Angel tertawa. Demi memastikan Kriss dan Angel tidak melarikan diri dari bulan madu mereka. Tentu saja Sharon dan Emilie hanya akan menyediakan mobil tanpa atap seperti ini alih-alih menyediakan mobil dengan atap yang bisa digunakan berkendara jarak jauh, "Tidak apa-apa, menjadi pusat perhatian juga tidak begitu buruk," ujarnya penuh canda, kemudian naik ke mobil lebih dulu.
Kriss menyusul dan langsung memasang sabuk pengaman.
"Kenapa kau tidak naik dan ganti baju juga?" tanya Angel.
Saat ini, Kriss masih memakai setelan tuxedonya dan hanya melepaskan jas dan dasinya, sedangkan kameja putih yang tersisa digulung hingga ke siku agar terlihat lebih simpel.
"Nanti saja, setelah barang-barangku dipindahkan," jawab Kriss.
Gerakan Angel memasang sabuk pengaman terhenti. "Mau dipindahkan ke mana?"
Saat mereka datang, semua keperluan mereka di dalam villa telah diatur sedemikian rupa, dan karena mereka adalah pasangan yang sudah menikah, otomatis Sharon dan Emilie mengatur agar semua pakaian dan barang-barang pribadi Angel dan Kriss berada di kamar yang sama.
"Ke kamar lain."
"Kenapa?" Angel mengerut kening. "Kau keberatan sekamar denganku?"
Kriss terkejut karena Angel tiba-tiba bertanya seperti itu, dan kesulitan menjawab dengan benar. "Tidak, bukan begitu, hanya saja ...
"Hanya apa?
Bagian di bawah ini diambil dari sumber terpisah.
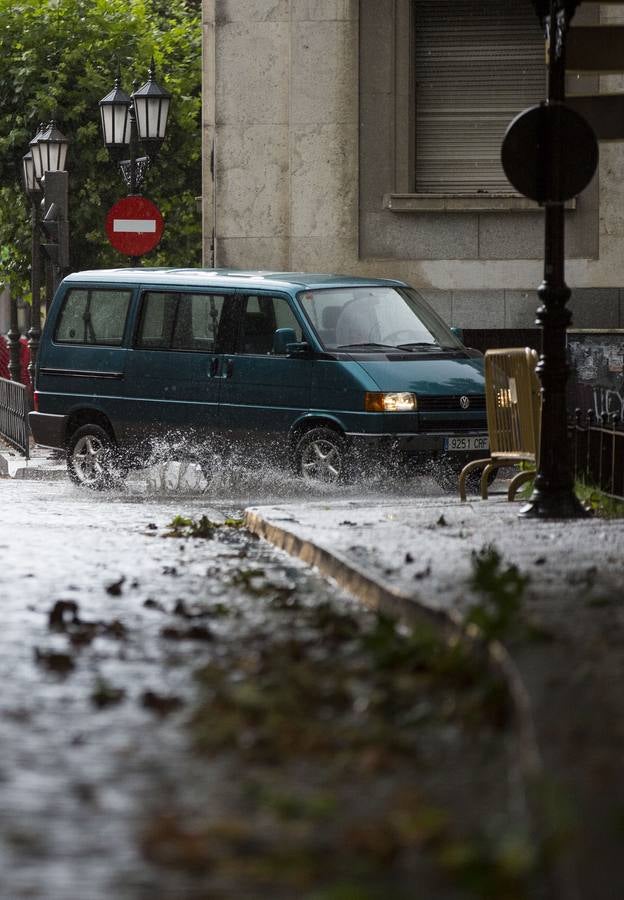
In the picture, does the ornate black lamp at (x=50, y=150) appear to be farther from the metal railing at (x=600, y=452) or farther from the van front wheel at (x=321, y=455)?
the metal railing at (x=600, y=452)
Atau mungkin kau ... Tidak mau tidur dengan wanita lain selain Rachel meskipun kalian sudah putus."
Kriss semakin kelabakan.
"Tapi jika memang seperti itu, kau seharusnya tidak menciumku di atas altar dan membuatku salah paham." Angel menghela napas dan kembali memasang sabuk pengamannya. "Tapi jika kau mau seperti itu juga tidak apa-apa, setelah pulang dari beli es krim, kita akan memindahkannya, ayo jalan."
Tapi hingga beberapa menit kemudian, mobil masih tidak jalan dan Kriss juga tidak bergerak.
Angel mengangkat alis dan menoleh. "Kenapa tidak jalan?"
"Aku tidak keberatan," kata Kriss pelan, dengan tatapan sepenuhnya ke wajah Angel.
"Apa?"
"Aku ... Ingin tidur di kamar yang sama denganmu, tapi khawatir kau akan keberatan."
Mendengar itu, Angel langsung tertawa pelan dan kembali menatap ke depan. "Kita akan membahas itu lagi saat pulang, cepet jalan, aku mau makan es krim."
Melihat tawa lepasnya, Kriss menghela napas lega dan ikut tersenyum sebelum menjalankan mobil.
Begitu keluar dari jalan setapak menuju villa, yang menyambut mereka adalah jalanan mulus yang diapit pepohonan dan pantai, berkelok dan menuruni beberapa bukit hingga pemandangan berganti menjadi ladang bunga yang luas.
Angin musim semi berhembus, membawa serta bau khas dan kelopak bunga dari ladang berwarna-warni yang mereka lintasi.
Angel menopang dagu dan memejamkan mata, menikmati hari yang sangat jarang dia dapatkan meski sedang libur kerja.